» EXERCISE
Reproduce each line of the material exactly, minus any picture.

» Spatial relationship records
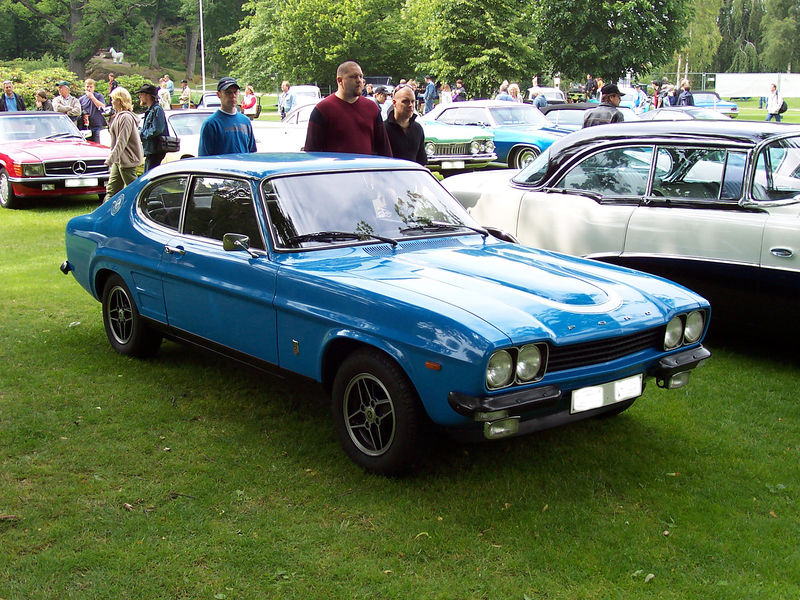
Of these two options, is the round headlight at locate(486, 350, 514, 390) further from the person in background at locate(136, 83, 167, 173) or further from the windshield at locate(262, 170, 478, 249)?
the person in background at locate(136, 83, 167, 173)

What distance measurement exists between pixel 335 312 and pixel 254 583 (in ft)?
4.60

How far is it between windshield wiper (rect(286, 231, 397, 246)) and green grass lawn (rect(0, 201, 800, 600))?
805 mm

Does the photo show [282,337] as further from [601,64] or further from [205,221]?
[601,64]

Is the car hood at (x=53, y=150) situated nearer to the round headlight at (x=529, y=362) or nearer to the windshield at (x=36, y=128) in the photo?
the windshield at (x=36, y=128)

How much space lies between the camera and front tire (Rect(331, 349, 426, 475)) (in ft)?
13.4

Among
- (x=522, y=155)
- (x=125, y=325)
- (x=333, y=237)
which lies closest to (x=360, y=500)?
(x=333, y=237)

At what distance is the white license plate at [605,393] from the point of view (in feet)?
13.4

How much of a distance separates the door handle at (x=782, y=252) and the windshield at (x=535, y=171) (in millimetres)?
2170

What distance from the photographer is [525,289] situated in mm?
4301

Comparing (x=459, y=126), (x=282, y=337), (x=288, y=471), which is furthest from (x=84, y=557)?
(x=459, y=126)

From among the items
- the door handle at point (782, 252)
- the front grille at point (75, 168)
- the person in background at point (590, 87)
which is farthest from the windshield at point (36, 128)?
the person in background at point (590, 87)

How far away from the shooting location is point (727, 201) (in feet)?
20.3

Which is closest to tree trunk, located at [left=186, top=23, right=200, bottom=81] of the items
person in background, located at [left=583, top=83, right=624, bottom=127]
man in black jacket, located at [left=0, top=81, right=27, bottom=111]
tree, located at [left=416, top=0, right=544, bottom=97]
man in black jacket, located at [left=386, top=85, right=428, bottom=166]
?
tree, located at [left=416, top=0, right=544, bottom=97]

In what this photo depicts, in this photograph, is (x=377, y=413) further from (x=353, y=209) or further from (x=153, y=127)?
(x=153, y=127)
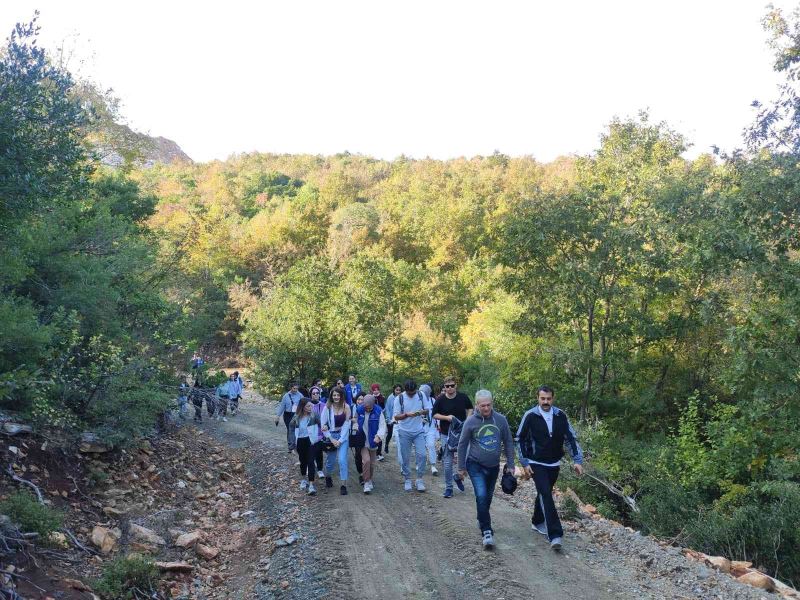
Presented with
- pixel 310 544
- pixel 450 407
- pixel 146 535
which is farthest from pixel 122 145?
pixel 310 544

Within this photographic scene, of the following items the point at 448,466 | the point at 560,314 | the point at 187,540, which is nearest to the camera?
the point at 187,540

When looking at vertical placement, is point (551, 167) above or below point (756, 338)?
above

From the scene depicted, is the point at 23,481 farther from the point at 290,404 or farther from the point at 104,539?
the point at 290,404

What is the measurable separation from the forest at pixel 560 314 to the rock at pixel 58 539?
1833mm

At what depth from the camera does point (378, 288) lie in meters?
28.6

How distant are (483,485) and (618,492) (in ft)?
25.3

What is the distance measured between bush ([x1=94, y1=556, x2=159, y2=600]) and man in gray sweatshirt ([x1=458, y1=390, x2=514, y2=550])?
12.3ft

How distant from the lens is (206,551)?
8.54 meters

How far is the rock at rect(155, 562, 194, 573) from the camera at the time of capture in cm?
763

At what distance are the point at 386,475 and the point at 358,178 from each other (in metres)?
57.3

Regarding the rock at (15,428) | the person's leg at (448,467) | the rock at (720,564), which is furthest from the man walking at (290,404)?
the rock at (720,564)

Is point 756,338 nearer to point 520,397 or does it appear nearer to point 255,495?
point 520,397

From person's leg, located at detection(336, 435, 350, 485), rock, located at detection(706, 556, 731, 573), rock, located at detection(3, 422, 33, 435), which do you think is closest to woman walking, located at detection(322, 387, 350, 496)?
person's leg, located at detection(336, 435, 350, 485)

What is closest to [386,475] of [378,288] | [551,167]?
[378,288]
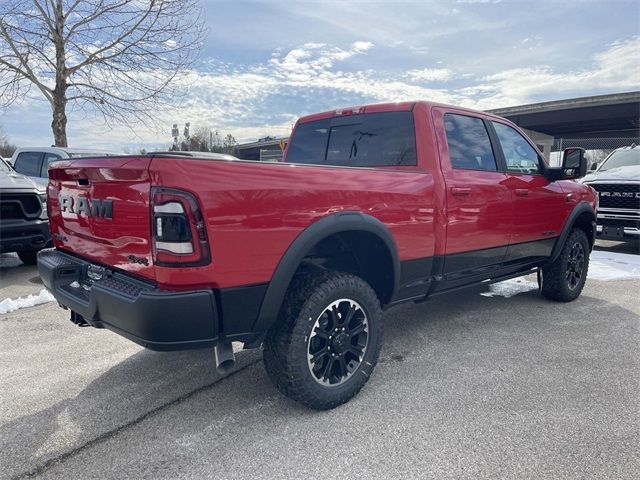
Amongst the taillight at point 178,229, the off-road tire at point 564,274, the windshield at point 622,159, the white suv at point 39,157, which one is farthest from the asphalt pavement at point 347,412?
the windshield at point 622,159

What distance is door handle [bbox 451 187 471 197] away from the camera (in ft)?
11.0

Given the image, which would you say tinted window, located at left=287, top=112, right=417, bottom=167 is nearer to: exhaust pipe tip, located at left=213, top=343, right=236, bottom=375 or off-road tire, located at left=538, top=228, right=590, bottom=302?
exhaust pipe tip, located at left=213, top=343, right=236, bottom=375

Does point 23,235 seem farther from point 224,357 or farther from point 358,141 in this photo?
point 224,357

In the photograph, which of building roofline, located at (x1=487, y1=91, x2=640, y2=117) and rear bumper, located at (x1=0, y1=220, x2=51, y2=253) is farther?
building roofline, located at (x1=487, y1=91, x2=640, y2=117)

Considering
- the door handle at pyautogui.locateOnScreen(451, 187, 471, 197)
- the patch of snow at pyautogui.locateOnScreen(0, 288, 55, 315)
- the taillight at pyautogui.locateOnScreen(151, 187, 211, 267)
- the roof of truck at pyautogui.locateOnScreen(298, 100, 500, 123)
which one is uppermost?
the roof of truck at pyautogui.locateOnScreen(298, 100, 500, 123)

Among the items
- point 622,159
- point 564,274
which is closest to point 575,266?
point 564,274

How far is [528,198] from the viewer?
4.18m

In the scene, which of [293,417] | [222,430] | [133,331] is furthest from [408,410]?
[133,331]

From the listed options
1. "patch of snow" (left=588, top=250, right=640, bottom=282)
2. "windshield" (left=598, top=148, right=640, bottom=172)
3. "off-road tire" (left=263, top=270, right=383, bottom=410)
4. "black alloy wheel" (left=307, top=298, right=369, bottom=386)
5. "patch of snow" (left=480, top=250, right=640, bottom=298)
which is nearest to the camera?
"off-road tire" (left=263, top=270, right=383, bottom=410)

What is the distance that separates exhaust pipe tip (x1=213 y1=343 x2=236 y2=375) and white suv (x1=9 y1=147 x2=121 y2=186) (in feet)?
25.0

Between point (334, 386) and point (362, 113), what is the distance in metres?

» SOLUTION FOR THIS EXERCISE
Of these two options, is the round headlight at locate(486, 350, 514, 390) further from the person in background at locate(136, 83, 167, 173) or further from the windshield at locate(262, 170, 478, 249)?
the person in background at locate(136, 83, 167, 173)

What distance measurement exists between pixel 335 312 and pixel 254 583 (in ft)?
4.60

How far is it between windshield wiper (rect(286, 231, 397, 246)) and green grass lawn (rect(0, 201, 800, 600))?
805 mm

Does the photo show [282,337] as further from [601,64] or further from [205,221]?
[601,64]

Is the car hood at (x=53, y=150) situated nearer to the round headlight at (x=529, y=362) or nearer to the windshield at (x=36, y=128) in the photo?
the windshield at (x=36, y=128)

How much space lies between the camera and front tire (Rect(331, 349, 426, 475)) (in ft)?
13.4

Among
- (x=522, y=155)
- (x=125, y=325)
- (x=333, y=237)
which lies closest to (x=360, y=500)?
(x=333, y=237)

At what distance is the white license plate at [605,393] from the point of view (in feet)?
13.4

How much of a distance separates the door handle at (x=782, y=252) and the windshield at (x=535, y=171) (in millimetres)?
2170

What distance from the photographer is [525,289] situated in mm?
4301

Comparing (x=459, y=126), (x=282, y=337), (x=288, y=471), which is furthest from (x=84, y=557)?
(x=459, y=126)

From among the items
- the door handle at point (782, 252)
- the front grille at point (75, 168)
- the person in background at point (590, 87)
which is farthest from the windshield at point (36, 128)?
the person in background at point (590, 87)

How far away from the shooting location is point (727, 201) (in feet)?
20.3

Which is closest to tree trunk, located at [left=186, top=23, right=200, bottom=81] of the items
person in background, located at [left=583, top=83, right=624, bottom=127]
man in black jacket, located at [left=0, top=81, right=27, bottom=111]
tree, located at [left=416, top=0, right=544, bottom=97]
man in black jacket, located at [left=386, top=85, right=428, bottom=166]
?
tree, located at [left=416, top=0, right=544, bottom=97]

In what this photo depicts, in this photograph, is (x=377, y=413) further from (x=353, y=209) or further from (x=153, y=127)?
(x=153, y=127)
Presented with
- pixel 310 544
- pixel 450 407
- pixel 146 535
which is farthest from pixel 122 145?
pixel 310 544

Within this photographic scene, of the following items the point at 448,466 | the point at 560,314 | the point at 187,540, which is nearest to the camera?
the point at 187,540

When looking at vertical placement, is point (551, 167) above or below point (756, 338)?
above

From the scene depicted, is the point at 23,481 farther from the point at 290,404 or farther from the point at 104,539?
the point at 290,404

What is the measurable separation from the forest at pixel 560 314 to the rock at pixel 58 539?
1833mm

At what depth from the camera does point (378, 288) lie in meters?
28.6

How distant are (483,485) and (618,492) (in ft)?
25.3

What is the distance measured between bush ([x1=94, y1=556, x2=159, y2=600]) and man in gray sweatshirt ([x1=458, y1=390, x2=514, y2=550])?
12.3ft

How distant from the lens is (206,551)?
8.54 meters

How far is the rock at rect(155, 562, 194, 573) from the camera at the time of capture in cm?
763

At what distance are the point at 386,475 and the point at 358,178 from each other (in metres)?
57.3

Regarding the rock at (15,428) | the person's leg at (448,467) | the rock at (720,564), which is furthest from the man walking at (290,404)?
the rock at (720,564)

Is point 756,338 nearer to point 520,397 or does it appear nearer to point 255,495?
point 520,397

From person's leg, located at detection(336, 435, 350, 485), rock, located at detection(706, 556, 731, 573), rock, located at detection(3, 422, 33, 435), which do you think is closest to woman walking, located at detection(322, 387, 350, 496)?
person's leg, located at detection(336, 435, 350, 485)

What is closest to [386,475] of [378,288] | [551,167]?
[378,288]
Amongst the taillight at point 178,229, the off-road tire at point 564,274, the windshield at point 622,159, the white suv at point 39,157, which one is farthest from the asphalt pavement at point 347,412?
the windshield at point 622,159

What distance is door handle [bbox 451 187 471 197] away from the camera (in ft)?
11.0

Given the image, which would you say tinted window, located at left=287, top=112, right=417, bottom=167 is nearer to: exhaust pipe tip, located at left=213, top=343, right=236, bottom=375 or off-road tire, located at left=538, top=228, right=590, bottom=302?
exhaust pipe tip, located at left=213, top=343, right=236, bottom=375

Does point 23,235 seem farther from point 224,357 or farther from point 358,141 in this photo?
point 224,357

In the photograph, which of building roofline, located at (x1=487, y1=91, x2=640, y2=117) and rear bumper, located at (x1=0, y1=220, x2=51, y2=253) is farther?
building roofline, located at (x1=487, y1=91, x2=640, y2=117)

Considering
- the door handle at pyautogui.locateOnScreen(451, 187, 471, 197)
- the patch of snow at pyautogui.locateOnScreen(0, 288, 55, 315)
- the taillight at pyautogui.locateOnScreen(151, 187, 211, 267)
- the roof of truck at pyautogui.locateOnScreen(298, 100, 500, 123)
which one is uppermost?
the roof of truck at pyautogui.locateOnScreen(298, 100, 500, 123)

Among the items
- point 622,159
- point 564,274
which is closest to point 575,266?
point 564,274

How far is [528,198] from the viewer?
4.18m

In the scene, which of [293,417] | [222,430] | [133,331] is furthest from [408,410]?
[133,331]

From the listed options
1. "patch of snow" (left=588, top=250, right=640, bottom=282)
2. "windshield" (left=598, top=148, right=640, bottom=172)
3. "off-road tire" (left=263, top=270, right=383, bottom=410)
4. "black alloy wheel" (left=307, top=298, right=369, bottom=386)
5. "patch of snow" (left=480, top=250, right=640, bottom=298)
which is nearest to the camera?
"off-road tire" (left=263, top=270, right=383, bottom=410)

What is the distance that separates exhaust pipe tip (x1=213 y1=343 x2=236 y2=375) and white suv (x1=9 y1=147 x2=121 y2=186) (in feet)?
25.0

Between point (334, 386) and point (362, 113), what is the distance in metres?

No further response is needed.